課題の目的:
下の資料抜粋を読み、次の問いにそれぞれ答えてください。
(a) 共同研究を行った企業と大学はどこか。
(b) 酵素・尿素製剤の有効性が確認されている既知のウイルスとして挙げられているものは何か。
(c) SARS-CoV-2粒子がウイルス不活性化剤でほぼ完全に不活性化されるまでの反応時間は何分間か。

三菱重工グループの三菱重工サーマルシステムズと北里大学は,酵素・尿素製剤処理,またはUV-C LED照射により,新型コロナウイルス(SARS-CoV-2)を除去・不活性化できることを確認した(ニュースリリース)。
SARS-CoV-2の感染拡大が世界的規模となっている状況下において,室内空調システムに応用可能な空間からのウイルス除去・不活性化に関する研究は,室内におけるウイルスの感染制御に資する研究であり,社会的にも喫緊の課題であることから,今般の共同研究を実施したという。
この酵素・尿素製剤は抗菌・抗ウイルス・抗アレルゲン(アレル物質)機能を有しており,インフルエンザウイルスやポリオウイルスなどといった既知のウイルスに対する有効性が確認されている。今回の共同研究では,数万個のSARS-CoV-2粒子が,集塵用エアフィルターに含まれるウイルス不活性化剤(尿素と酵素)により,反応時間60分間でほぼ完全に不活性化できることが確認された。

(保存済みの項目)
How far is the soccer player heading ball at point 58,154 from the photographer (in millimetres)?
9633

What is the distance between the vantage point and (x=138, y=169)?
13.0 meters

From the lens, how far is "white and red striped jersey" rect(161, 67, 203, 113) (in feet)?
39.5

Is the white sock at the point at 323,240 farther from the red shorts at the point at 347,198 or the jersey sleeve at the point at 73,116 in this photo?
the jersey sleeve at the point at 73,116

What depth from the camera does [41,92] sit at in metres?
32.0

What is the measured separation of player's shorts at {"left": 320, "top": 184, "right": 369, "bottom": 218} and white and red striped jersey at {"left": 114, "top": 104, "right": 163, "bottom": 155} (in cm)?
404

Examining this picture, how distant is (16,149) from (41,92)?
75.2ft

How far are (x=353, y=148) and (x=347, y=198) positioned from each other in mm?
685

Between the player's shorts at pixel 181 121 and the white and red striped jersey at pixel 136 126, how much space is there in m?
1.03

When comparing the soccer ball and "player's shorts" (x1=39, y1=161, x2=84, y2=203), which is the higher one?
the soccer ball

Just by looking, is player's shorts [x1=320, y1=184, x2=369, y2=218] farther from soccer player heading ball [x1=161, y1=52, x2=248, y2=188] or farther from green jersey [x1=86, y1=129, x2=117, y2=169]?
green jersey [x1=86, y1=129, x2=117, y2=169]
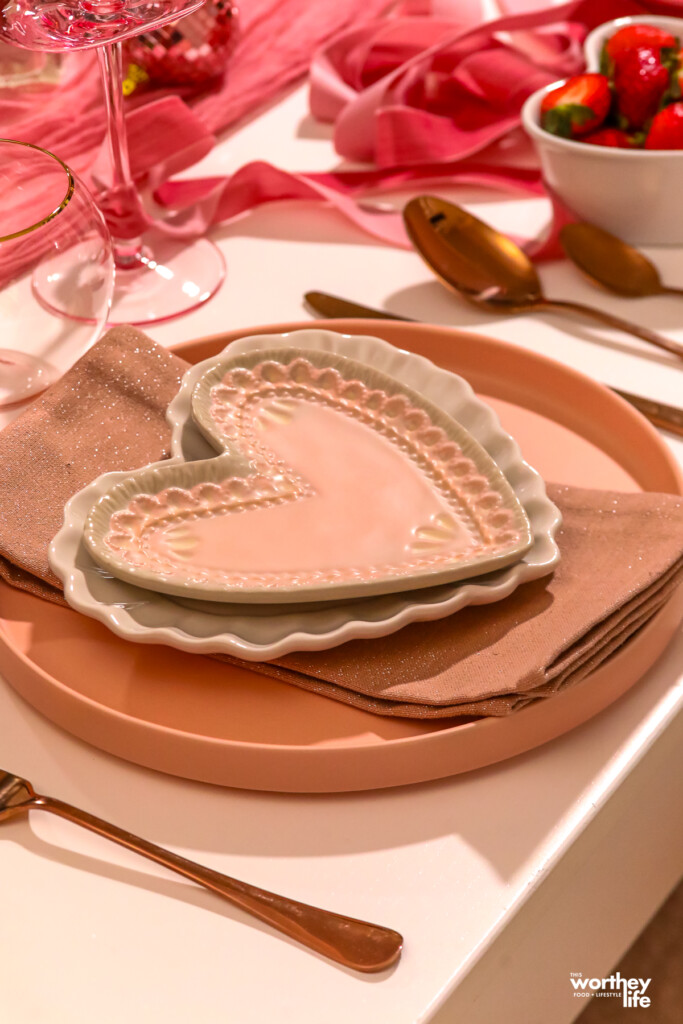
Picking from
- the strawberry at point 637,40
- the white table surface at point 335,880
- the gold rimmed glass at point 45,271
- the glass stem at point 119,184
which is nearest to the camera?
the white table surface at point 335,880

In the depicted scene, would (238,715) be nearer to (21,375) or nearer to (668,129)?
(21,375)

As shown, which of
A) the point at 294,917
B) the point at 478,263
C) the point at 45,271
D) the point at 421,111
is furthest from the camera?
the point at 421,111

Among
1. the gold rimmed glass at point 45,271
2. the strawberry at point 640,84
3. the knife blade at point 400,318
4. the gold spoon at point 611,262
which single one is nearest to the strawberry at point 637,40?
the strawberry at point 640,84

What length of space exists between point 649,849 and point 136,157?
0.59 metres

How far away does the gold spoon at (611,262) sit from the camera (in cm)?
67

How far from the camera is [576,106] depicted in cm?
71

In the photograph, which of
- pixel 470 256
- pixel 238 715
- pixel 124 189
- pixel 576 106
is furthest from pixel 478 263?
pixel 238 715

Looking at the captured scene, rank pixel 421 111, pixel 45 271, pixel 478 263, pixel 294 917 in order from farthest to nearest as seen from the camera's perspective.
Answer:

結果:
(a) 三菱重工サーマルシステムズと北里大学
(b) インフルエンザウイルスとポリオウイルス
(c) 60分間